# Adler's view on second and first violins



## BopEuph (Jul 12, 2012)

I'm reading Adler's Orchestration book right now, and in the strings chapter, Adler keeps referring to both the first and second violins as if they're different instruments. There's even different preferred ranges for each one. In one of the examples, he talked about the Brahms 3 in the beginning of the third movement, and rescored the melody to each of the different instruments. He had separate examples for the first violins and second violins.

Now, I am a classically trained string player (but play mostly jazz bass these days), and can't seem to wrap my head around the idea that they're two different instruments, complete with strengths and weaknesses. Freelance violinists regularly jump from one section to the other, and I seriously can't hear much of a difference in the audio example, with the possible exception of maybe hearing a difference in panning. But I'm still not sure about that.

So, I guess my question is, why are they treated like different instruments, rather than different voices within the same instrument?


----------



## Arbee (Jul 12, 2012)

My only thought is based on the (debatable) assumption that 1st violins contain the best players and can therefore be challenged a little more than the 2nds, plus perhaps a little brighter and forthright in their approach.
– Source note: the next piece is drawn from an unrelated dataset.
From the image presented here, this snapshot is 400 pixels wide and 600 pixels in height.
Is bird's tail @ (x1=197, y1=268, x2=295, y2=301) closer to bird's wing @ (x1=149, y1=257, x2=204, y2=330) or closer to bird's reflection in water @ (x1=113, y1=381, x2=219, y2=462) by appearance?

Digressing slightly, I booked a large string section many years ago for a studio session and I required a solo viola opening to the piece. Given this was a such a well regarded group I didn't think to mention the viola solo intro when I made the booking. To cut a very sad and sorry tale short, one of the junior viola players came up to me and quietly offered to quickly redo the part after the session out of embarassment for the group :oops: . I took her up on it!


----------



## BopEuph (Jul 12, 2012)

Yeah, I just don't think that idea follows after high school. I would imagine a conductor would want to balance the sections to have equal ability; why would the principal 2nd violinist be paid more, but be inferior to the last table 1st violinists?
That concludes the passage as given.